Dawid Grabowski OMI: Rower challenge [blog]

Sposobów na kształtowanie samozaparcia jest wiele, więc jazda rowerem może być pierwszym z nich.

7 września 2022

Jedno z przysłów mówi, że „w miarę jedzenia apetyt rośnie”. Te słowa można odnieść do wielu spraw, także do jazdy na rowerze. Dzisiaj wiele osób nie tylko lubi ten sport, ale organizuje wyprawy rowerowe (krajowe czy nawet zagraniczne) oraz wyznacza sobie różne cele do osiągnięcia (np. liczba przejechanych kilometrów w roku albo określony czas na danej trasie). To może być czymś więcej niż pasją czy okazją do spotkania z drugim człowiekiem, ale również pewną pomocą w rozwoju osobistym.

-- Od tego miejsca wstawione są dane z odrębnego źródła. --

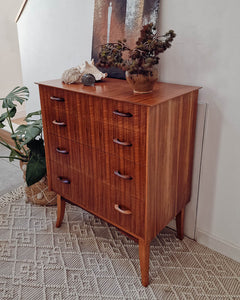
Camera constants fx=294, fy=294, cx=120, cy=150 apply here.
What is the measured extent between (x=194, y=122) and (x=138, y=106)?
0.47 meters

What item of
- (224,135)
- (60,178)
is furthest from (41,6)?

Przypominam sobie jak dwa lata temu zacząłem jeździć rowerem w okolicach Świętego Krzyża i zawsze zmagałem się na ostatnich kilometrach, gdyż musiałem jechać stale pod górę. Pamiętam pot kapiący na ramę (szczególnie z pierwszego wyjazdu), nieustanną pracę przerzutek i ciągłe powtarzanie „ile jeszcze!?”. Wtedy było to dla mnie ogromne wyzwanie. Z biegiem czasu jednak znajdowałem sposoby na te przeciwności i w drugim roku mogłem wyznaczać sobie miejsca z których podjadę na szczyt góry bez postoju. Różnica była ogromna. Rok wcześniej było to nie do pomyślenia. Niekiedy powtarzałem sobie słowa: „albo ja albo górki”. Ostatecznie wygrałem dzięki samozaparciu.

Zmagania sportowe, chociażby te na dwóch kołach, uczą pokonywania przeciwności i samozaparcia. W życiu codziennym łatwo upadać na duchu i ulegać trudom, więc wzmocnienie charakteru i siły woli są niezwykle cenne. Jeśli człowiek chętnie osiąga małe cele w swoich pasjach, łatwiej mu będzie osiągać ważne cele w życiu codziennym.

Uprawianie sportu pobudza do zdrowego przezwyciężania samych siebie i własnego egoizmu, ćwiczy ducha poświęcenia i jeśli jest dobrze zorganizowane, sprzyja koleżeństwu w relacjach międzyludzkich, przyjaźni i poszanowaniu zasad (papież Franciszek).

Może to mieć pewien wpływ na wiarę, na dążenie do ostatecznego celu, którym jest królestwo Boże. Pod wpływem grzechów (swoich i innych ludzi) rodzi się pokusa rezygnacji czy zniechęcenie, a czy samozaparcie nie pomaga w powrocie do Boga i podjęciu na nowo krzyża codzienności? Oczywiście nie wszystko zależy od człowieka, ale Stwórca bez jego współpracy nic nie zdziała na siłę.

Sposobów na kształtowanie samozaparcia jest wiele, więc jazda rowerem może być pierwszym z nich. Z biegiem czasu można odkrywać inne środki, mające jeszcze większą skuteczność.


O. Dawid Grabowski OMI – spowiednik i kierownik duchowy kleryków Wyższego Seminarium Duchownego w Obrze.